Saturday, December 24, 2005

Things Not Seen

Eugene Robinson says exactly what I have long felt about people who insist that intelligent design is a legitimate scientific way to "prove" the existence of God. Why would anyone want to prove the existence of God, and what does it say about the faith of people who actually would try to do so?

The judge [in the Dover, PA, case] notes that nothing in Darwin forecloses religious belief. Intelligent design, on the contrary, seems to me to be anti-faith.
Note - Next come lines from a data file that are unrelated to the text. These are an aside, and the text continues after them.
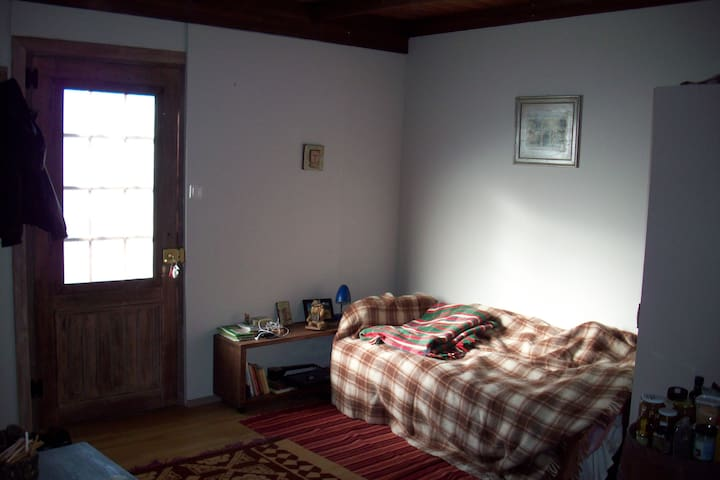 Small independent room in Konitsa - Konitsa - Byt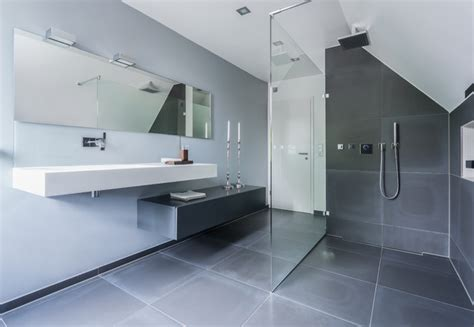 badezimmer baseboard ideen cooles bad in betonfliesen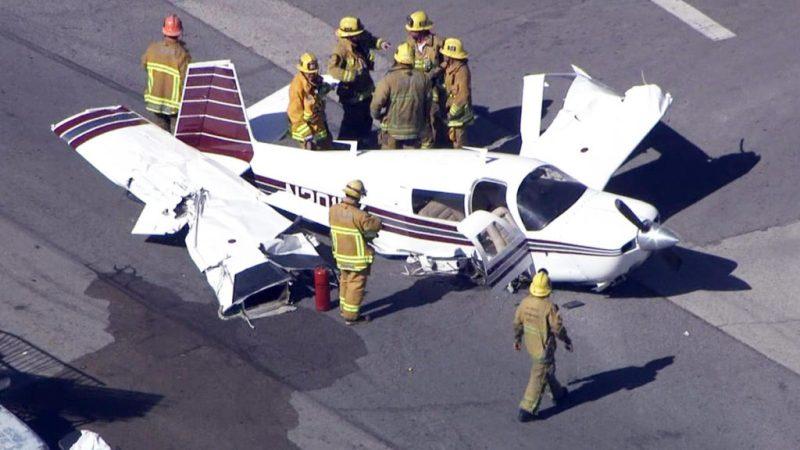 Datos que no sabías de Sandra Bullock - 7-plane-crash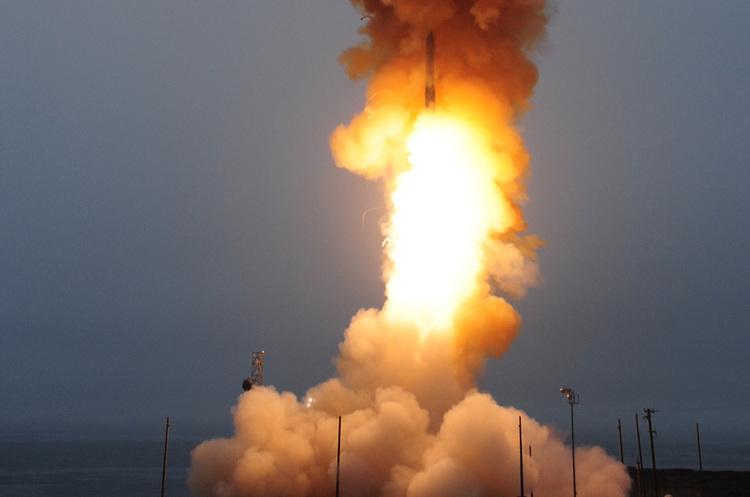 Boeing та Northrop Grumman працюватимуть над створенням нової міжконтинентальної ракетної системи для США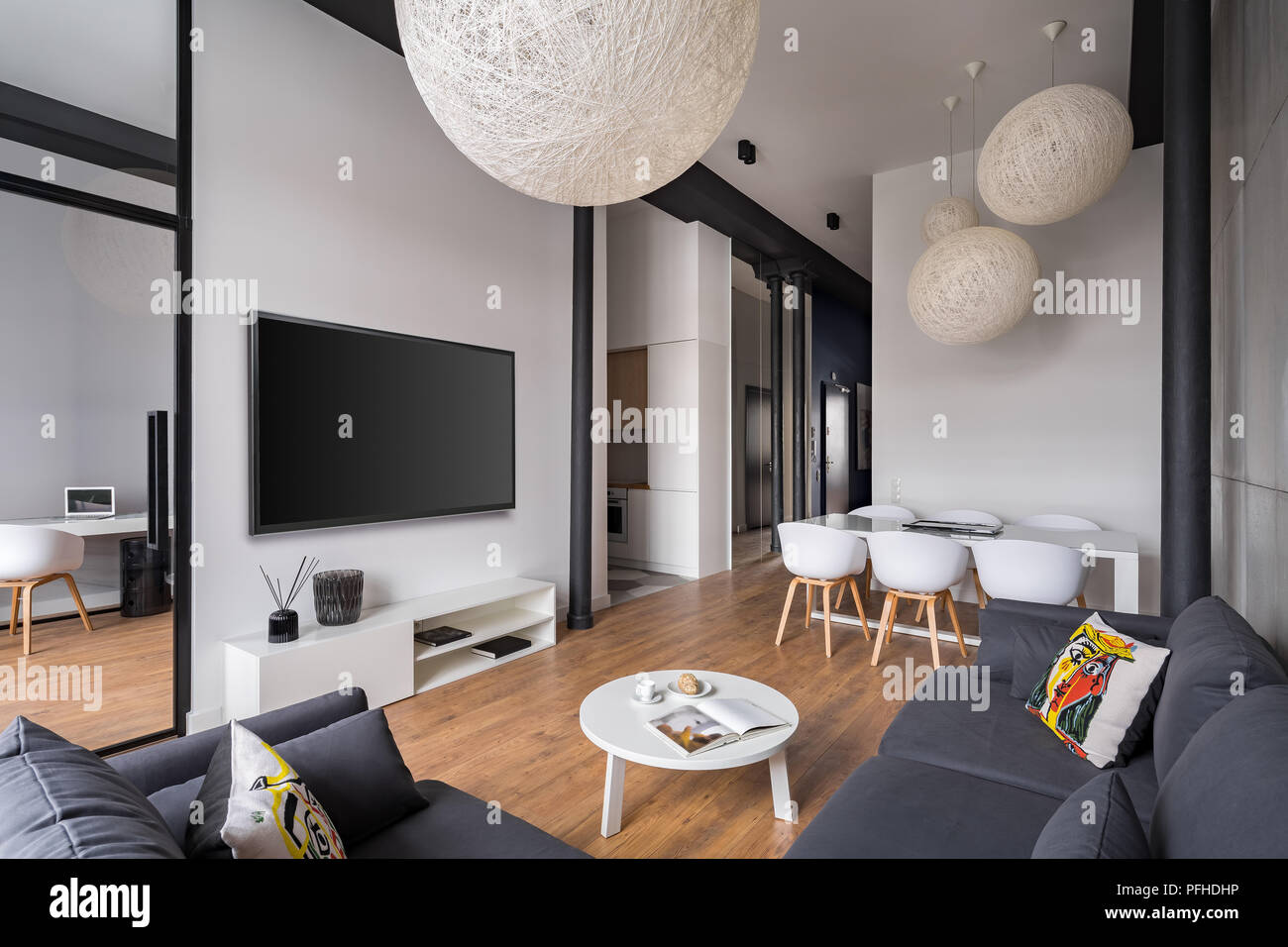 Elegante soggiorno con sfera paralumi e grigio divano ad angolo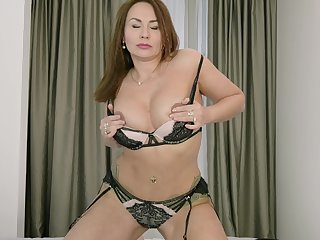 Wife removes lingerie to spice things even more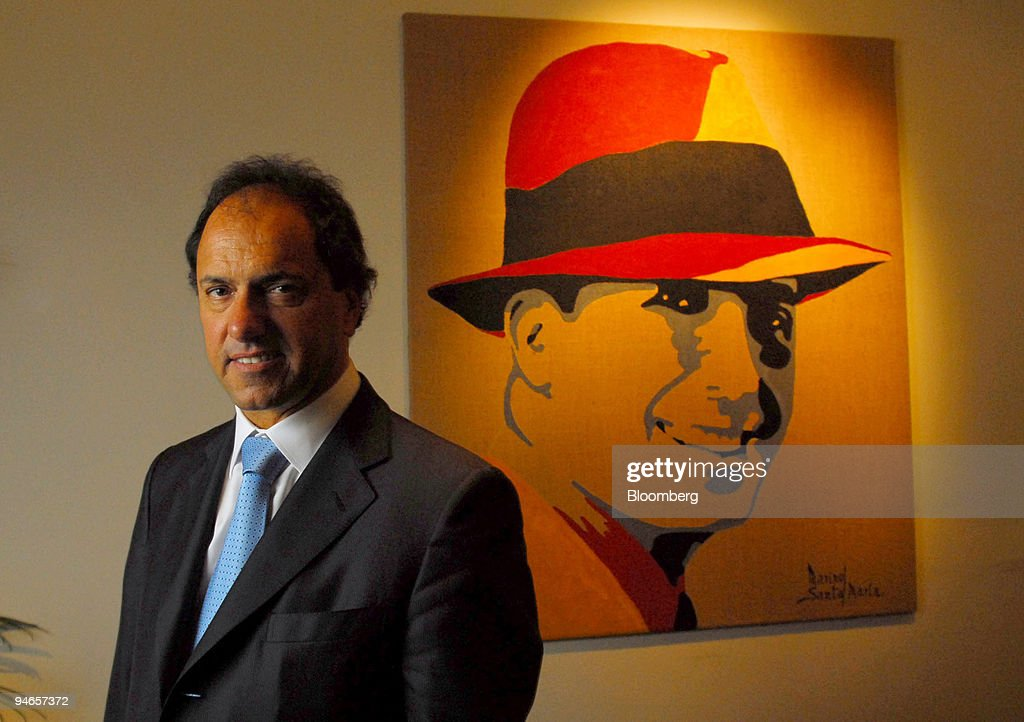Argentine Vice-President Daniel Scioli poses in front of a p : News Photo
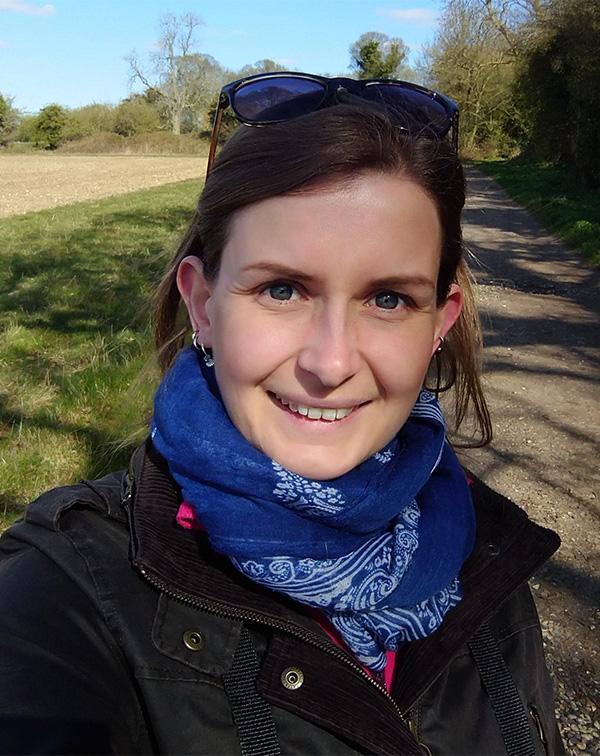 Sarah Harris profile photos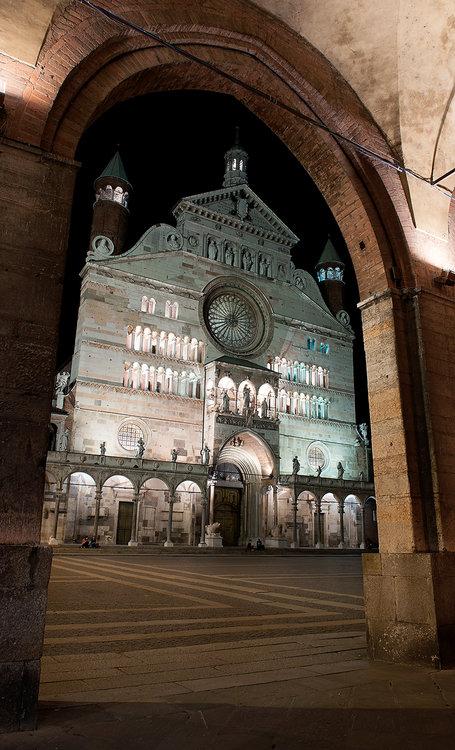 Cremona.thumb.jpg.89dc4f0f9b4767ef2524336a1674214d.jpg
One of the best definitions of Christian faith is attributed to St. Paul, who called it "the substance of things hoped for, the evidence of things not seen." At every Mass, Roman Catholics around the world "proclaim the mystery of faith." There is no need to have faith in something that can be touched, measured, quantified, predicted; no need for faith in something that can be seen if only we build a big enough telescope or a sensitive enough electron microscope.

What would be the posture of a believer toward a God who could be seen? It might be adoration, I suppose, or obeisance, but it wouldn't be faith as believers since St. Paul have understood it. Faith requires mystery. Faith requires a leap.

Exactly. And as a person who believes that God is real, I am just as inclined to oppose the movement to teach "intelligent design" in public schools on religious grounds as I am to oppose it on the grounds that it violates the separation between church and state. I agree with Robinson that it isn't even possible to prove the existence of God -- and I'm glad.

There is a famous quote: "Doubt is the essence of faith." I don't know the origin of this aphorism, but it's true. The very meaning of the word "faith" implies a lack of certainty. If God's existence could be proved, religious faith would be impossible. That would be a loss I would never want to experience.